── Verilen Metin ──
Tek Gazetesi - Haber Sitesi - Son Dakika Haberleri

Sayfa Adresi : https://www.tekgazetesi.com/haber-detay/12817_simsek-bazi-sektorlerde-sikintilarimiz-var-yoktur-

GÜNDEM

Tümü

Şimşek: Bazı sektörlerde sıkıntılarımız var, 'yoktur' demiyorum

(3 Gün, 21 Saat önce) 109 İzlenme 0 Yorum
Bakan Şimşek, bir zirvede yaptığı konuşmada, bazı sektörlerdeki zorlukların bilincinde olduklarını söyledi. Konuyla ilgili olarak Şimşek, "Evet bazı sektörlerde sıkıntılarımız var, 'yoktur' demiyorum. Onlara karşı asla duyarsız değiliz. O sektörel zorlukları birlikte aşacağız" dedi.

Hazine ve Maliye Bakanı Mehmet Şimşek, İstanbul Finans Merkezi Ziraat Bankası Genel Müdürlük Oditoryumu'nda düzenlenen Dünya Gazetesi Ekonomi Zirvesi'nde yaptığı konuşmada, küresel ve ulusal ekonomik görünüme dair değerlendirmelerde bulundu. Bakan Şimşek, bazı sektörlerde yaşanan sıkıntıların farkında olduklarını belirterek, bu zorluklara karşı duyarsız olmadıklarını ve desteklerinin artarak devam edeceğini ifade etti.

"BAZI SIKINTILARIMIZ VAR, 'YOK' DEMİYORUM"

Bakan Şimşek, "Dolayısıyla evet bazı sektörlerde sıkıntılarımız var, 'yoktur' demiyorum. Onlara karşı asla duyarsız değiliz. O sektörel zorlukları birlikte aşacağız. Biz yardımcı oluyoruz, yardımcı olacağız, daha çok olacağız. Birlikte o zorlukları aşacağız, ama aynı zamanda yeni ufuklara doğru da yol alacağız" şeklinde konuştu.

KÜRESEL EKONOMİDEKİ GELİŞMELER

Konuşmasında küresel ekonomideki gelişmelere değinen Şimşek, ABD-Çin arasındaki anlaşmanın gerilimi önemli ölçüde azaltacak nitelikte olduğunu, dezenflasyondaki düşüşün sürdüğünü ve emtia fiyatlarının göreceli olarak istikrarlı gittiğini söyledi. Küresel finansal koşulların Türkiye ve benzeri ekonomileri daha destekleyici bir noktada olduğunu dile getirdi.

Şimşek, dünya ekonomilerinin yüksek borçluluk ve yaşlılık kriziyle karşı karşıya kaldığını, bu noktada Türkiye'nin istisna olduğunu kaydetti. Ayrıca jeopolitik gerilimler, sıcak çatışmalar ve iklim değişikliği gibi olumsuzlukların küresel ekonomide yol açtığı zorluklardan bahsetti. Türkiye'nin ihracat pazarlarında sınırlı da olsa bir toparlanmanın söz konusu olduğunu, Avrupa, Orta Doğu ve Kuzey Afrika ülkelerinin Türkiye için önem arz ettiğini vurguladı.
───
### Alıştırma Koşulları
1. Şimşek'in konuşmasını aktaran habere göre aşağıdaki (a), (b) ve (c) ifadeleri doğru mu? Her birine evet ya da hayır diye cevap ver ve kararı belirleyen sözleri haberden aynen alıntıla.
(a) Zirve, İstanbul Finans Merkezi'ndeki Ziraat Bankası Genel Müdürlük Oditoryumu'nda düzenlendi.
(b) Şimşek'e göre Türkiye de diğer dünya ekonomileri gibi yüksek borçluluk ve yaşlılık kriziyle karşı karşıya.
(c) Şimşek, emtia fiyatlarının dalgalı bir seyir izlediğini söyledi.
2. Şimşek'in konuşmasını aktaran haberde "Konuşmasında küresel ekonomideki" sözlerini içeren ifadeyle açılıp "olduğunu dile getirdi." ile kapanan bölümü birebir tekrarla.
── Sağlanan Bilgiler ──
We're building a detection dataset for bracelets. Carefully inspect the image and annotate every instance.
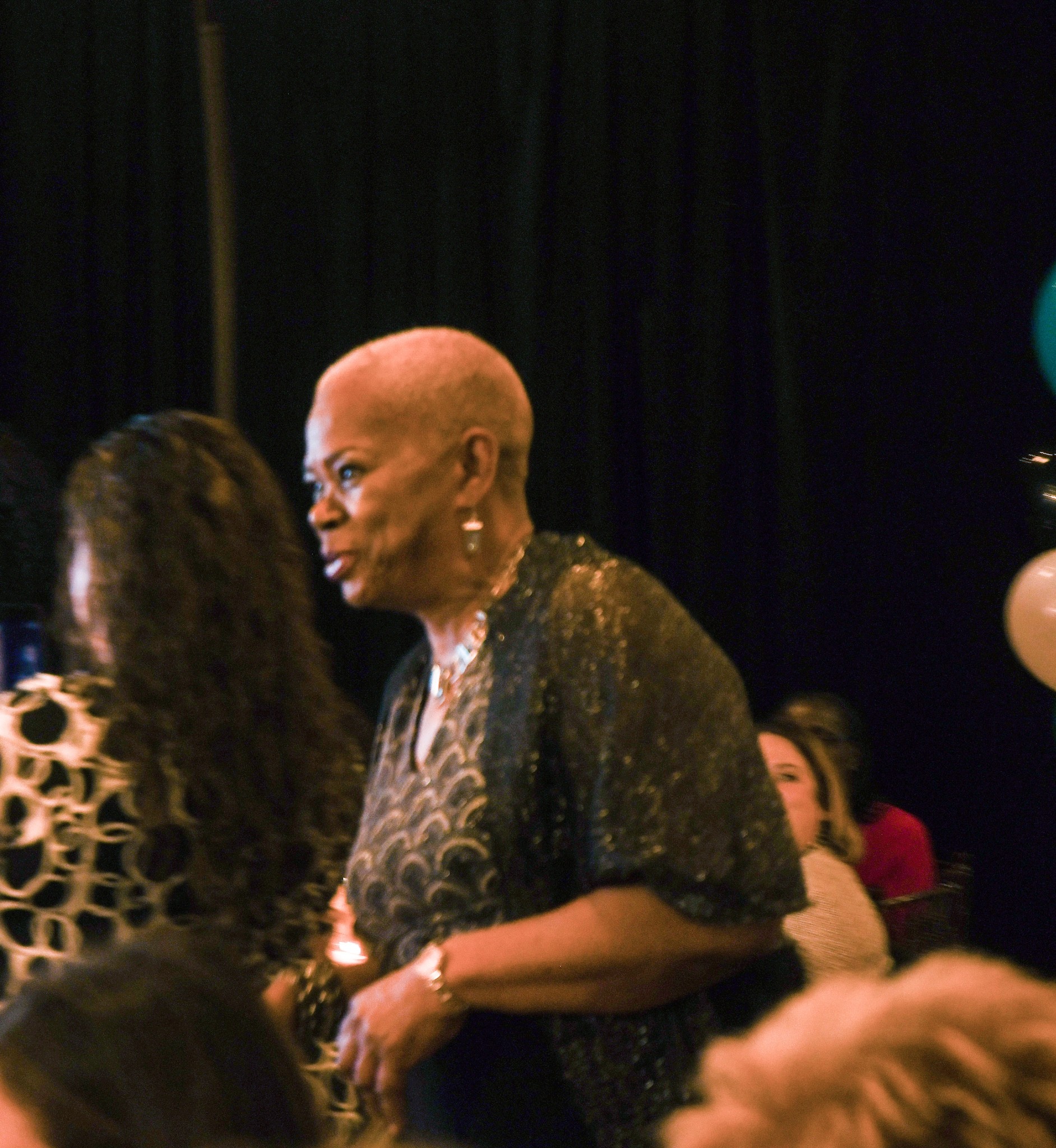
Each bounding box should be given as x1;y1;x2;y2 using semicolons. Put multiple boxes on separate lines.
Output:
282;959;346;1030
───
### Alıştırma Sonuçları
1.
(a) Evet: "İstanbul Finans Merkezi Ziraat Bankası Genel Müdürlük Oditoryumu'nda düzenlenen Dünya Gazetesi Ekonomi Zirvesi'nde"
(b) Hayır: "bu noktada Türkiye'nin istisna olduğunu kaydetti"
(c) Hayır: "emtia fiyatlarının göreceli olarak istikrarlı gittiğini söyledi"

2.
Konuşmasında küresel ekonomideki gelişmelere değinen Şimşek, ABD-Çin arasındaki anlaşmanın gerilimi önemli ölçüde azaltacak nitelikte olduğunu, dezenflasyondaki düşüşün sürdüğünü ve emtia fiyatlarının göreceli olarak istikrarlı gittiğini söyledi. Küresel finansal koşulların Türkiye ve benzeri ekonomileri daha destekleyici bir noktada olduğunu dile getirdi.